# start of Material provided
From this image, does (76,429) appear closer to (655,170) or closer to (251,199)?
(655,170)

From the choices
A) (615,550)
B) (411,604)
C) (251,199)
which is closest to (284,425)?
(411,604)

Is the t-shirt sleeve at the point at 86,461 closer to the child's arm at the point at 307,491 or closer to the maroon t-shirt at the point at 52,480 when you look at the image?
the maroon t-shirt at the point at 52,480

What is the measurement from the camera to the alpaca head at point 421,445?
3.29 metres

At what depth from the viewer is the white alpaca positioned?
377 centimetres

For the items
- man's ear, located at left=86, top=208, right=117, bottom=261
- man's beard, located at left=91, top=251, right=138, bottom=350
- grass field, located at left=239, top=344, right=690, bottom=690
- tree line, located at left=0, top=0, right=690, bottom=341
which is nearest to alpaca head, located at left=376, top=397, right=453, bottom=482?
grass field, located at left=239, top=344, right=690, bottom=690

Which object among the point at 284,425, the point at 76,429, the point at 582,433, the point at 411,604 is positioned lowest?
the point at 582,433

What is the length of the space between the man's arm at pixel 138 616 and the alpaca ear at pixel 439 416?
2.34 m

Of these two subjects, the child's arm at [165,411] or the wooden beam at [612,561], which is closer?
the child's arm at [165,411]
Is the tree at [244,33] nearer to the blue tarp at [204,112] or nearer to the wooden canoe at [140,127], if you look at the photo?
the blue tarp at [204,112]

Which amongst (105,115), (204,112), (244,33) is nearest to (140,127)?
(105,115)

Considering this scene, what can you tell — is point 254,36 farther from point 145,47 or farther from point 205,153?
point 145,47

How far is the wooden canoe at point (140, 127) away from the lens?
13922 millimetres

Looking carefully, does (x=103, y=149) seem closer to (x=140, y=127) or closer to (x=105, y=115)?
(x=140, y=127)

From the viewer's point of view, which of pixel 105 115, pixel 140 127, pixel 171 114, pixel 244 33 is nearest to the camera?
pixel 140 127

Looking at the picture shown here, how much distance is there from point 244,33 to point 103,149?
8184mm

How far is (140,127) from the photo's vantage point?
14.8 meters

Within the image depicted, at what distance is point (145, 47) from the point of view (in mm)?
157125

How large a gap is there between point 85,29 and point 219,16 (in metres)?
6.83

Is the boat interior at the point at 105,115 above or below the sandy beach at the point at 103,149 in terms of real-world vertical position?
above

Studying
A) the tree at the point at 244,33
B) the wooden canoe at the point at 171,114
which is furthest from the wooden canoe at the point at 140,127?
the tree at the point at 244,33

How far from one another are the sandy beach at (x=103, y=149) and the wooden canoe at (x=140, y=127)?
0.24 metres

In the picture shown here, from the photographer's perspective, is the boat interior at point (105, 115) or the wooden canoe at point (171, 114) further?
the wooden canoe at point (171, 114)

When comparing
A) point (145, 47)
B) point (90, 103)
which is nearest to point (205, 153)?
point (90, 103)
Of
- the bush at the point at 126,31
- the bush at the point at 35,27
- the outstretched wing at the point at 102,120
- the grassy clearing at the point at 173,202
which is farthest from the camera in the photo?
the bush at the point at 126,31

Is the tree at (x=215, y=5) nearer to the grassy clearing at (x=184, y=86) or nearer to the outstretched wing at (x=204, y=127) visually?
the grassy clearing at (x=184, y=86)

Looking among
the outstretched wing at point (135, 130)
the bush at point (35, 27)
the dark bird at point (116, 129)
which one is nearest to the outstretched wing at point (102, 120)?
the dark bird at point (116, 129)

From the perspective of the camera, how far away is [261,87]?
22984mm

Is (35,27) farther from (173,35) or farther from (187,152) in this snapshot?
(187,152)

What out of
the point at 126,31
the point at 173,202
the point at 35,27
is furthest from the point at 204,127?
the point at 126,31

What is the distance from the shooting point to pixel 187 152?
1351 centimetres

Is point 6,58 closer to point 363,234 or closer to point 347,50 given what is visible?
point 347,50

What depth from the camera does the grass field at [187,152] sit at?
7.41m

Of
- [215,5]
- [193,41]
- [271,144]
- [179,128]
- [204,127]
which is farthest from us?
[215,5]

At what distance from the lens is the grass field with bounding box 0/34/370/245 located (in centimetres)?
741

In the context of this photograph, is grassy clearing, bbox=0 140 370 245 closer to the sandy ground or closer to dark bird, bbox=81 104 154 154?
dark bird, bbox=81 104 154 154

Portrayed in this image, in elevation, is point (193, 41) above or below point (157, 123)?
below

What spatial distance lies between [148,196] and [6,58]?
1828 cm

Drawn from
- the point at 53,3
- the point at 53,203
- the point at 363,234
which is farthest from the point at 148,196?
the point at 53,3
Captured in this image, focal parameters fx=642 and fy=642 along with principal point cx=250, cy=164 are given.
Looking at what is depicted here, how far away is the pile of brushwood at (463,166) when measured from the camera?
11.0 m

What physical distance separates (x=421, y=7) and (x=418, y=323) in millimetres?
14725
# end of Material provided
Work required: Every line of the data above should be reproduced word for word.

Solved problem:
From this image, does (76,429) appear closer to (655,170) or closer to (251,199)?
(655,170)

From the choices
A) (615,550)
B) (411,604)
C) (251,199)
which is closest to (284,425)?
(411,604)

Is the t-shirt sleeve at the point at 86,461 closer to the child's arm at the point at 307,491 or closer to the maroon t-shirt at the point at 52,480 when you look at the image?
the maroon t-shirt at the point at 52,480

What is the measurement from the camera to the alpaca head at point 421,445?
3.29 metres

At what depth from the viewer is the white alpaca positioned?
377 centimetres

For the items
- man's ear, located at left=86, top=208, right=117, bottom=261
- man's beard, located at left=91, top=251, right=138, bottom=350
- grass field, located at left=239, top=344, right=690, bottom=690
- tree line, located at left=0, top=0, right=690, bottom=341
which is nearest to alpaca head, located at left=376, top=397, right=453, bottom=482?
grass field, located at left=239, top=344, right=690, bottom=690

Which object among the point at 284,425, the point at 76,429, the point at 582,433, the point at 411,604 is positioned lowest?
the point at 582,433

What is the length of the space between the man's arm at pixel 138 616 and the alpaca ear at pixel 439 416?
2.34 m

Of these two subjects, the child's arm at [165,411] or the wooden beam at [612,561], which is closer?
the child's arm at [165,411]
Is the tree at [244,33] nearer to the blue tarp at [204,112] or nearer to the wooden canoe at [140,127], if you look at the photo?
the blue tarp at [204,112]

Which amongst (105,115), (204,112), (244,33) is nearest to (140,127)?
(105,115)

Considering this scene, what can you tell — is point 254,36 farther from point 145,47 or farther from point 205,153?
point 145,47

How far is the wooden canoe at point (140, 127) away from the lens?
13922 millimetres

Looking carefully, does (x=103, y=149) seem closer to (x=140, y=127) or closer to (x=105, y=115)?
(x=140, y=127)

From the viewer's point of view, which of pixel 105 115, pixel 140 127, pixel 171 114, pixel 244 33 is nearest to the camera?
pixel 140 127

Looking at the picture shown here, how much distance is there from point 244,33 to point 103,149?
8184mm

How far is (140,127) from the photo's vantage point?
14.8 meters

Within the image depicted, at what distance is point (145, 47) from the point of view (in mm)?
157125

How large a gap is there between point 85,29 and point 219,16 (in metres)?
6.83

Is the boat interior at the point at 105,115 above or below the sandy beach at the point at 103,149 in terms of real-world vertical position?
above

Studying
A) the tree at the point at 244,33
B) the wooden canoe at the point at 171,114
which is furthest from the wooden canoe at the point at 140,127?
the tree at the point at 244,33

How far from one another are the sandy beach at (x=103, y=149) and the wooden canoe at (x=140, y=127)?
0.24 metres

In the picture shown here, from the photographer's perspective, is the boat interior at point (105, 115) or the wooden canoe at point (171, 114) further?
the wooden canoe at point (171, 114)

When comparing
A) point (145, 47)
B) point (90, 103)
which is nearest to point (205, 153)?
point (90, 103)
Of
- the bush at the point at 126,31
- the bush at the point at 35,27
- the outstretched wing at the point at 102,120
- the grassy clearing at the point at 173,202
which is farthest from the camera in the photo?
the bush at the point at 126,31

Is the tree at (x=215, y=5) nearer to the grassy clearing at (x=184, y=86) or nearer to the outstretched wing at (x=204, y=127) visually?
the grassy clearing at (x=184, y=86)

Looking among
the outstretched wing at point (135, 130)
the bush at point (35, 27)
the dark bird at point (116, 129)
which one is nearest to the outstretched wing at point (102, 120)?
the dark bird at point (116, 129)

From the perspective of the camera, how far away is [261,87]?
22984mm

Is (35,27) farther from (173,35) or farther from (187,152) in this snapshot?
(187,152)

What out of
the point at 126,31
the point at 173,202
the point at 35,27
is furthest from the point at 204,127?
the point at 126,31

What is the distance from the shooting point to pixel 187 152?
1351 centimetres

Is point 6,58 closer to point 363,234 or closer to point 347,50 given what is visible?
point 347,50

What depth from the camera does the grass field at [187,152] sit at?
7.41m

Of
- [215,5]
- [193,41]
- [271,144]
- [179,128]
- [204,127]
which is farthest from us?
[215,5]

At what distance from the lens is the grass field with bounding box 0/34/370/245 located (in centimetres)?
741

In the context of this photograph, is grassy clearing, bbox=0 140 370 245 closer to the sandy ground or closer to dark bird, bbox=81 104 154 154?
dark bird, bbox=81 104 154 154

Portrayed in this image, in elevation, is point (193, 41) above or below point (157, 123)?
below

What spatial distance lies between [148,196] and [6,58]?
1828 cm

Drawn from
- the point at 53,3
- the point at 53,203
- the point at 363,234
which is farthest from the point at 148,196?
the point at 53,3
Captured in this image, focal parameters fx=642 and fy=642 along with principal point cx=250, cy=164 are given.
Looking at what is depicted here, how far away is the pile of brushwood at (463,166) when measured from the camera?
11.0 m

What physical distance separates (x=421, y=7) and (x=418, y=323) in millimetres?
14725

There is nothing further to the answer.